Speaker 1:Second item in the house cleaning chores is to give you a correction from yesterday's episode. If you remember, it was the bees that were removed from the wall. It was the Kamla Jewelry Store, and they retrieved a 150 pounds of honey. But I said it was on Front Street, which I might add, it was later in the nineteen sixties. But when the honey was removed by Mr. Dahlenbach, it was between where Elsie's Sugar Shack was later located and the Stockman bar.
Speaker 1:So that street is now called 1st Ave East, but back in 1958, it was called 5th Avenue. So the honey was removed when the store was on 5th Avenue. Okay. Thanks for the update that no one asked for. Now on to our main subject.
Speaker 1:I have four books that I call my favorites. Of course, we have the bible. Next, how to win friends and influence people. Third, the richest man in Babylon. And finally, the one I'll be sharing from today, How to Stop Worrying and Start Living by Dale Carnegie.
Speaker 1:Outstanding book, guys. Even if you aren't a habitual worrier, it's still a good read. Listen, from Chapter 1 titled, live in day tight compartments. In the spring of 1871, a young young man picked up a book and read 21 words that had a profound effect on his future. A medical student at Montreal General Hospital, he was worried about passing the final examination, worried about what to do, where to go, how to build up a practice, how to make a living.
Speaker 1:The 21 words that this young medical student read in 1871 helped him to become the most famous physician of his generation. His name was Sir William Osler. Here are the 21 words. Our main business is not to see what lies dimly at a distance, but to do what lies clearly at hand.
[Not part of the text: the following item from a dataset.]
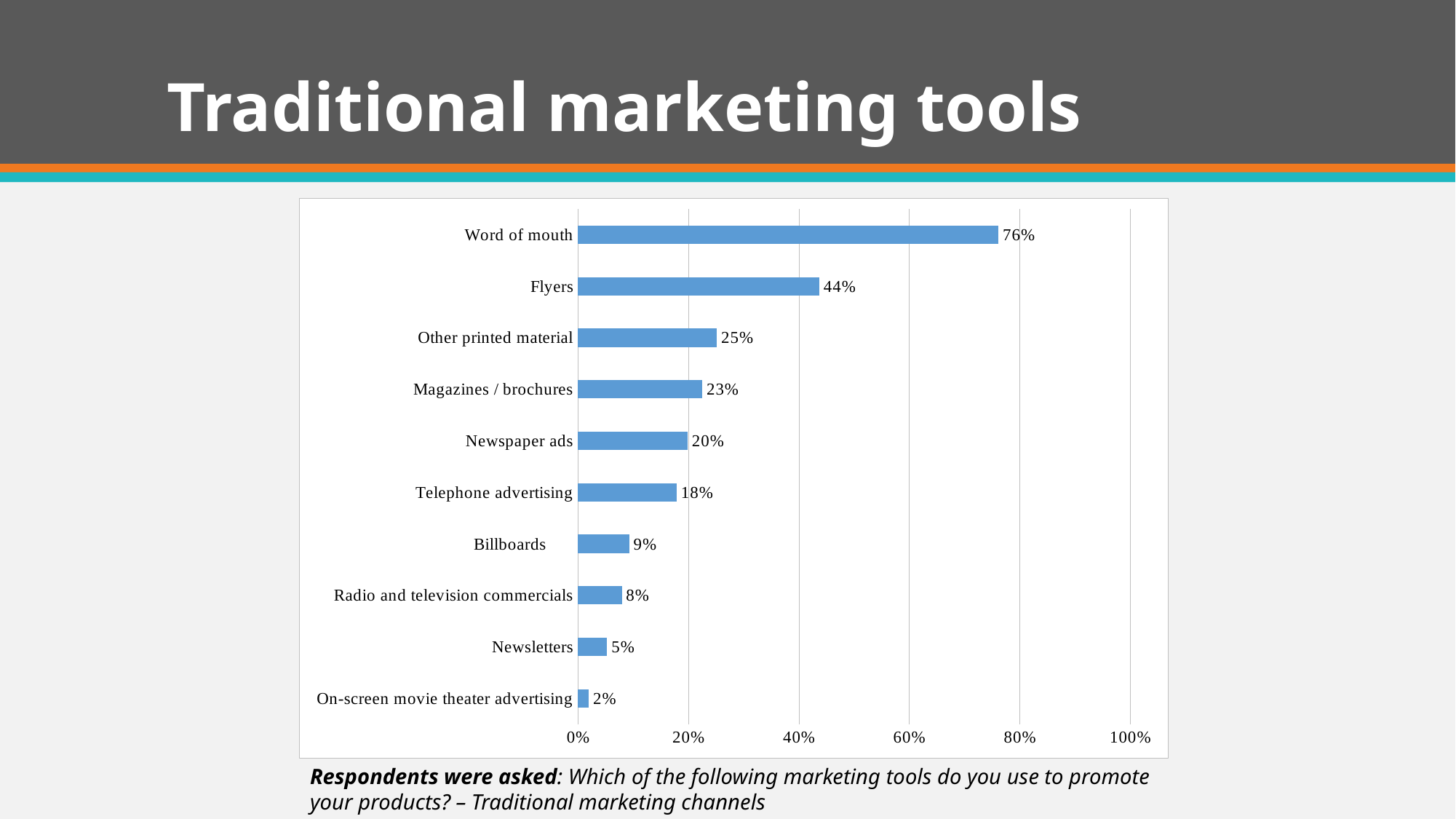
Is the value for Flyers greater or less than 40%? greater What is the value for Flyers? 44% What type of chart is shown on the slide? Bar chart Which marketing tool has the highest value? Word of mouth What is the difference between the values for Word of mouth and Flyers? 32% Which is larger, Other printed material or Magazines / brochures? Other printed material What percentage is shown for Telephone advertising? 18% What is the difference between Newspaper ads and Billboards? 11% Which marketing tool has the lowest value? On-screen movie theater advertising How many marketing tools are shown in the chart? 10 What is the value for On-screen movie theater advertising? 2% What percentage of respondents use word of mouth? 76%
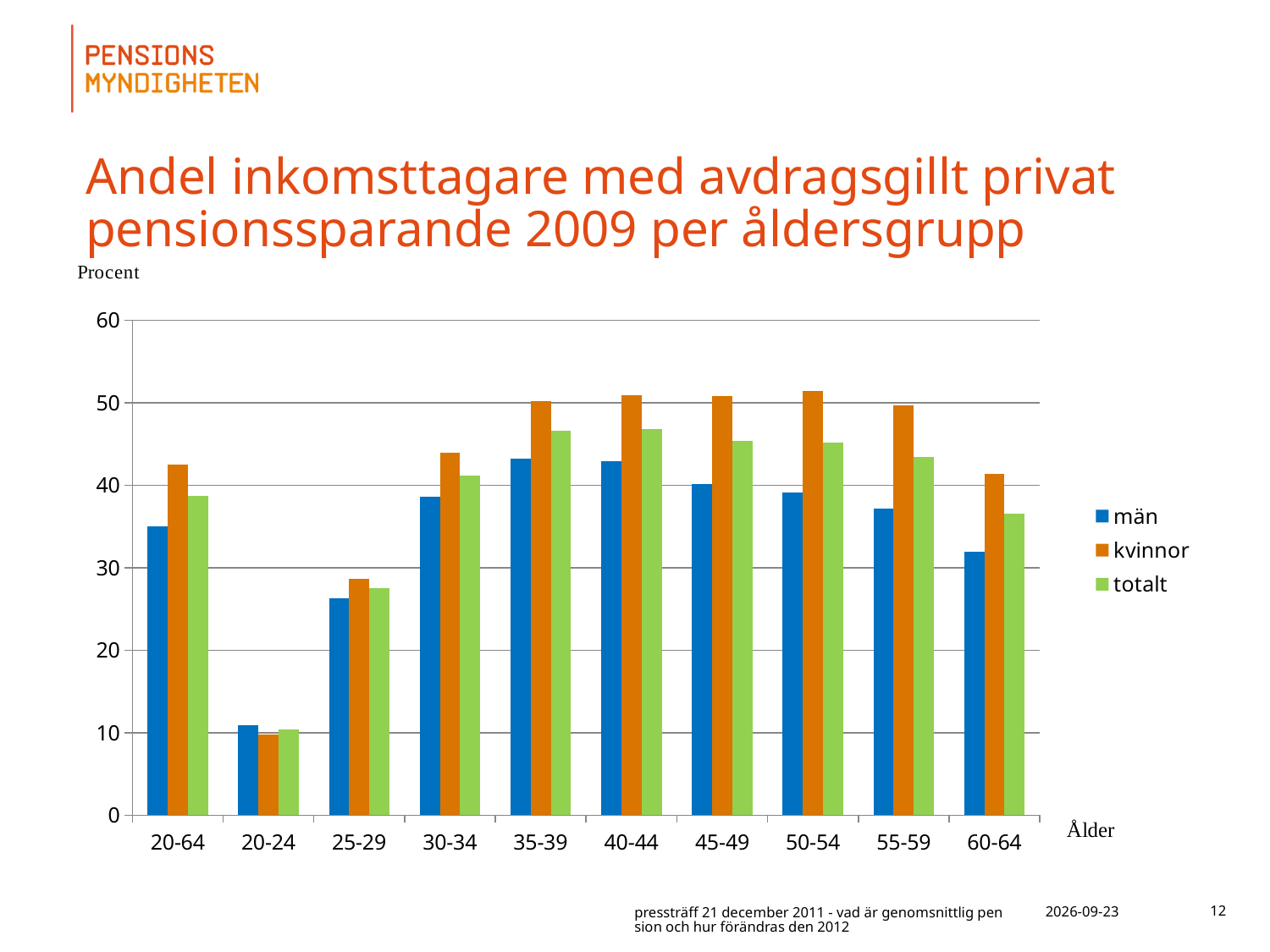
How many age groups are shown on the x axis? 10 Is the value for totalt in the 25-29 age group greater or less than 30? less In the 60-64 age group, which is larger: män or kvinnor? kvinnor Which age group has the lowest value for kvinnor? 20-24 Is the value for kvinnor in the 50-54 age group greater or less than 50? greater Is the value for totalt in the 60-64 age group greater or less than 40? less What kind of chart is shown on the slide? bar chart What label is shown on the x axis of the chart? Ålder Do the values for män rise or fall from the 40-44 age group to the 60-64 age group? fall Which age group has the lowest value for män? 20-24 How many series does the legend list? 3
Forty two years later, on a soft spring morning when the tulips were blooming on campus, this man, sir William Osler, addressed the students of Yale University.
Speaker 1:He said that his friends knew that his brains were of the most mediocre character, yet he was famous and well known. What had made the difference? He stated that it was owing to what he called living in day tight compartments. What did he mean? A few months before he spoke at Yale, he had crossed the Atlantic Ocean on a great ocean liner where the captain standing on the bridge could press a button and presto, there was a clanging of machinery and various parts of the ship were immediately shut off from one another, shut off into watertight compartments.
Speaker 1:Now he said, each one of you is much more marvelous than the great liner and bound on a longer voyage. What I urge is that you so learn to control the machinery as to live with day tight compartments as the most certain way to ensure safety on the voyage. Get on the bridge and see that at least the great bulkheads are in working order. Touch a button and hear at every level of your life, the iron doors shutting out the past, the dead yesterdays, touch another and shut off with a great metal curtain the future, the unborn tomorrows. Then you are safe, safe for today.
Speaker 1:Shut off the past, let the dead pass, bury its dead, shut out the yesterdays, which have lighted fools the way to dusty death. The load of tomorrow added to that of yesterday carried today makes the strongest man falter. Shut off the future as tightly as the past. The future is today. End of quote.
Speaker 1:Great book. I have an extra copy if you want to borrow it. Reminds me of a plaque I have in my office. That's in the past now. Don't kick yourself for something that's done in the past.
Speaker 1:No use fretting and consuming over the past. I'll close with a bible verse, Isaiah 43-18 Forget the former things, do not dwell on the past. Doesn't get much simpler than that. Easy to say. Now let's try to do it.